How does the functools cmp_to_key function works in Python?

Python's functools.cmp_to_key function is a utility that converts comparison functions into key functions for sorting. This is particularly useful when you need custom sorting logic that goes beyond simple attribute-based sorting.

What is functools.cmp_to_key?

The cmp_to_key function bridges the gap between old-style comparison functions and modern key-based sorting. A comparison function takes two arguments and returns:

  • Negative value if first argument is "less than" the second
  • Zero if both arguments are "equal"
  • Positive value if first argument is "greater than" the second

Python's built-in sorting functions like sorted() expect key functions, not comparison functions. The cmp_to_key function converts your comparison logic into a compatible key function.

Syntax

from functools import cmp_to_key

key_function = cmp_to_key(comparison_function)
sorted_list = sorted(iterable, key=key_function)

Basic Example

Here's how to sort strings by length using a comparison function ?

from functools import cmp_to_key

def compare_lengths(str1, str2):
    if len(str1) < len(str2):
        return -1
    elif len(str1) > len(str2):
        return 1
    else:
        return 0

names = ['Alice', 'Bob', 'Charlie', 'Dave']

# Convert comparison function to key function
key_function = cmp_to_key(compare_lengths)
sorted_names = sorted(names, key=key_function)

print("Original:", names)
print("Sorted by length:", sorted_names)
Original: ['Alice', 'Bob', 'Charlie', 'Dave']
Sorted by length: ['Bob', 'Dave', 'Alice', 'Charlie']

Complex Sorting Example

Let's sort students by grade first, then by name for ties ?

from functools import cmp_to_key

def compare_students(student1, student2):
    # Compare by grade first (higher grade comes first)
    if student1['grade'] > student2['grade']:
        return -1
    elif student1['grade'] < student2['grade']:
        return 1
    else:
        # If grades are equal, compare by name alphabetically
        if student1['name'] < student2['name']:
            return -1
        elif student1['name'] > student2['name']:
            return 1
        else:
            return 0

students = [
    {'name': 'Alice', 'grade': 85},
    {'name': 'Bob', 'grade': 92},
    {'name': 'Charlie', 'grade': 85},
    {'name': 'Dave', 'grade': 78}
]

sorted_students = sorted(students, key=cmp_to_key(compare_students))

for student in sorted_students:
    print(f"{student['name']}: {student['grade']}")
Bob: 92
Alice: 85
Charlie: 85
Dave: 78

How It Works Internally

The cmp_to_key function creates a wrapper class that implements comparison operators.
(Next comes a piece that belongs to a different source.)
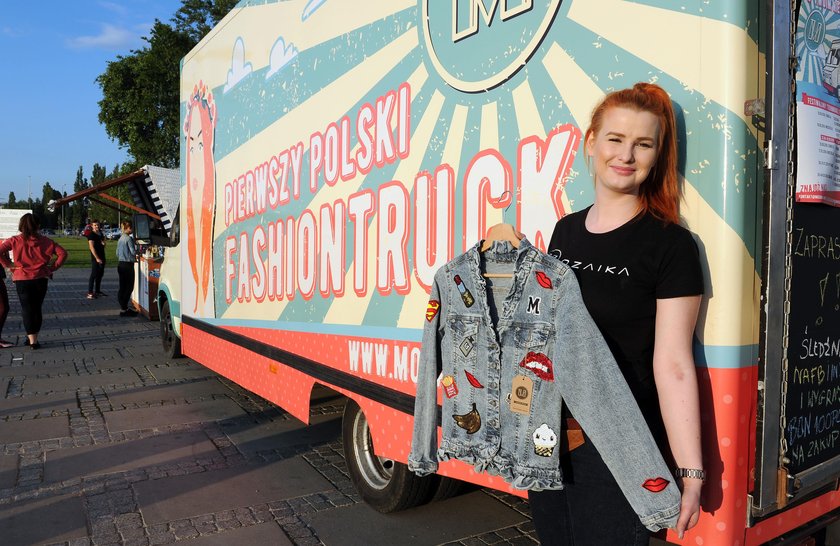 Pierwszy w kraju „fashion truck”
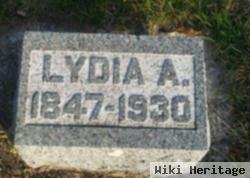 Lydia A Vaux Plumley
Here's a simplified version of what happens ?

from functools import cmp_to_key

# Simple comparison function
def compare_numbers(a, b):
    return a - b

# Convert to key function
key_func = cmp_to_key(compare_numbers)

# Use with sorting
numbers = [3, 1, 4, 1, 5, 9, 2, 6]
sorted_numbers = sorted(numbers, key=key_func)
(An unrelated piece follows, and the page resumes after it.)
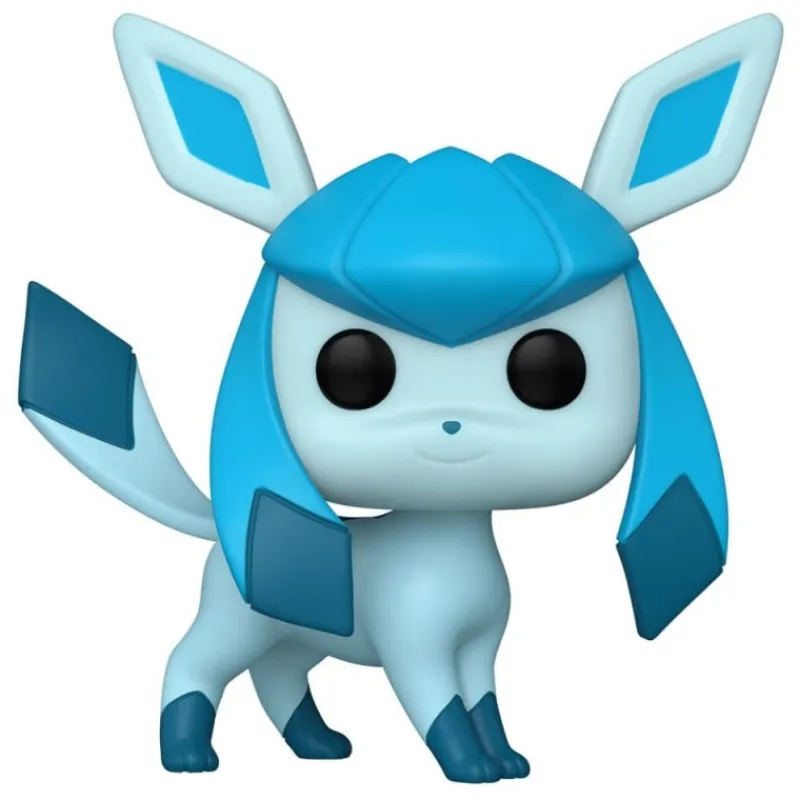 Funko Eevee|Funko Pop! Pokemon^Figura POP! Games de Vinilo Pokémon Glaceon 9 cm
print("Original:", numbers)
print("Sorted:", sorted_numbers)
Original: [3, 1, 4, 1, 5, 9, 2, 6]
Sorted: [1, 1, 2, 3, 4, 5, 6, 9]

Comparison vs Key Function

Aspect Comparison Function Key Function
Arguments Two items to compare Single item to extract key
Return Value -1, 0, or 1 Any comparable value
Performance O(n log n) comparisons O(n) key extractions
Complexity Can handle complex logic Simpler for basic sorting

When to Use cmp_to_key

Use cmp_to_key when you need:

  • Multi-criteria sorting with custom precedence
  • Complex comparison logic that can't be expressed as a simple key
  • Converting legacy comparison-based code
  • Sorting based on relationships between items rather than individual attributes

Conclusion

The functools.cmp_to_key function enables complex custom sorting by converting comparison functions into key functions. Use it when you need sophisticated sorting logic that goes beyond simple attribute-based comparisons.